In the beginning there was a domestic museum, created and curated by a lawyer passionate about archeology and the history of his land.

Giuseppe Zigarelli cared about his collection so much that he decided to donate it to the Municipality of Avellino. Those materials formed the first nucleus of the museum inaugurated on October 28, 1934, under the supervision of the historian Salvatore Pescatori. It took several decades to arrive at the modern Irpino Museum, until 1965, when the new archaeological section of the museum was set up in the recently completed Palazzo della Cultura.

The result of a competition of ideas launched in 1951, the new building was built in a neo-rationalist style from the winning project by architect Francesco Fariello. The place, in the centre of Avellino, corresponded to the Bourbon botanical garden of which the garden around the building remains. The entire first floor was destined to the archaeological collections: that of Zigarelli with finds coming largely from the upper Ofanto valley and those of the finds discovered in the excavation campaigns after the Second World War. The museum itinerary, ordered according to a historical-chronological criterion from Prehistory to the late Roman era, also takes into account the provenance by area. "A window on ancient Hirpinia" offers extensive documentation of the various phases of settlement in Irpinia in ancient times. There are the finds recovered in the excavations conducted in the Mirabella Eclano area, in the Ansanto Valley of Rocca San Felice and in the prehistoric station of the Stanza near Ariano Irpino. Of particular value and interest are the items from the sanctuary of Mefite, from the 7th century in the Valle d'Ansanto area near Rocca San Felice. The votive deposit found contained amber, bronze and gold objects, clay and wooden statuettes, weapons and coins. The main find is a Xoanon, a wooden statue recovered in the stream near the Mefite lake. Elongated body, hinted arms, triangular face and large open eyes, it is an Irpinian-Samnite man in his usual clothing. there is also the rich funerary equipment of the so-called "Tomb of the tribal chief". A considerable quantity of materials from the Roman era comes from Aeclanum: objects of daily use, architectural elements, coins, glass ceramic objects and the marble statues they embellished the thermal complex of the II AD. Among the testimonies received from Abellinum, a polychrome floor from the III-IV AD stands out. Noteworthy is the stone stele dedicated to the god Silvanus from the 1st century AD. by Oppius of Lioni.

On the upper floor of the Palazzo is the Crib Section: it houses a unique collection of 400 modern cribs or copies of ancient ones from all over the world. The itinerary is sealed off by a large Nativity scene with a thousand wooden characters dressed in San Leucio silk and a scenography made especially for this set-up. Other spaces include the Provincial Library Scipione and Giulio Capone, a newspaper library, a media library and the Network Centre.

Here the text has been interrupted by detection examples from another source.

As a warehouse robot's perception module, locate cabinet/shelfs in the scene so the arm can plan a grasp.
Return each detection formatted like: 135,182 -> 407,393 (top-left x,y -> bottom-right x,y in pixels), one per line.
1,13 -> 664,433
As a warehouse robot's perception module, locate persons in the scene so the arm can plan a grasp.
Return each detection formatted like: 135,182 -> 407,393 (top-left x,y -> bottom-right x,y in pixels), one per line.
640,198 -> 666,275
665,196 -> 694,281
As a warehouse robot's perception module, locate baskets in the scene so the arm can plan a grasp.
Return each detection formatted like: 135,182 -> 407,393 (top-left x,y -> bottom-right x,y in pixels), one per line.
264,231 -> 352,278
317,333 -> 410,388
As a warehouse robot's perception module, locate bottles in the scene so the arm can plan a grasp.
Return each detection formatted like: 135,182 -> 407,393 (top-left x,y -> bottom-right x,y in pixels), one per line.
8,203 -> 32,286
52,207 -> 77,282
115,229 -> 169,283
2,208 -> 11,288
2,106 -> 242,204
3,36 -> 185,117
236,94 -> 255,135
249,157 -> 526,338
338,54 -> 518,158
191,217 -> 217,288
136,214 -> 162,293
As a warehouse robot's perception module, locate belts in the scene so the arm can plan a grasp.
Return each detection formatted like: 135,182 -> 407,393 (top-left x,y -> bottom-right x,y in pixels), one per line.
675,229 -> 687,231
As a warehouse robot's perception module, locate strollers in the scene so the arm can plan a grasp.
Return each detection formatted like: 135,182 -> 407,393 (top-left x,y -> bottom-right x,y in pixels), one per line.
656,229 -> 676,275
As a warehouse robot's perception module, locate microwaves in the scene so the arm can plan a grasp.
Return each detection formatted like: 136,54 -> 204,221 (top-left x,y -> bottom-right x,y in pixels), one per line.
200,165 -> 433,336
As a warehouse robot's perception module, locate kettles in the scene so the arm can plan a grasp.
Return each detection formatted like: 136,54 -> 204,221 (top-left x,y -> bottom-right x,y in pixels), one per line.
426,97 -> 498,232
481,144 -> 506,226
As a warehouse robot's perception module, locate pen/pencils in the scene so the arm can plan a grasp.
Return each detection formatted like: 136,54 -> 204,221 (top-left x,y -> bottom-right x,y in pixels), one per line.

Other fundamental parts of the Irpino Museum are located in the Monumental Complex of the Bourbon Prison. There is a part dedicated to archaeology, which completes the itinerary of the Palazzo della Cultura. There is the Lapidary, with numerous epigraphs of different contents and functions from the Roman age to the Angevin period. There is the Deposit that can be visited with archaeological finds not exhibited elsewhere and a rich collection of foreign weapons and weapons of the Royal Factory of Naples produced between the eighteenth and nineteenth centuries and a collection of particular objects from all over the world of the naval doctor Giuseppe Salomone.

On the second floor there is the Pinacoteca, built around the donation of the works of Achille Martelli to which works have been added that allow a journey through the artistic currents of the South in the 19th and 20th centuries, from naturalism to the most innovative currents.

The Risorgimento Section, reorganized on the occasion of the 150th anniversary of the unification of Italy, is of great value. There are 380 memorabilia of all kinds from 1799 to 1861 on display, belonging to the different phases of the Neapolitan Republic, the French Decade, the uprisings of '20-'21 and '48, up to the unification of Italy to which Irpinia made a great contribution.

The Scientific Instruments Section with one hundred restored and functioning instruments, in use between the 19th and early 20th centuries in Irpinia schools.

Dulcis in fundo the new exhibition "Irpinia, Memory and Evolution", a journey through the different souls of the "middle ground" with objects representing the various stages of Irpinia's history and installations with great capacity to involve visitors.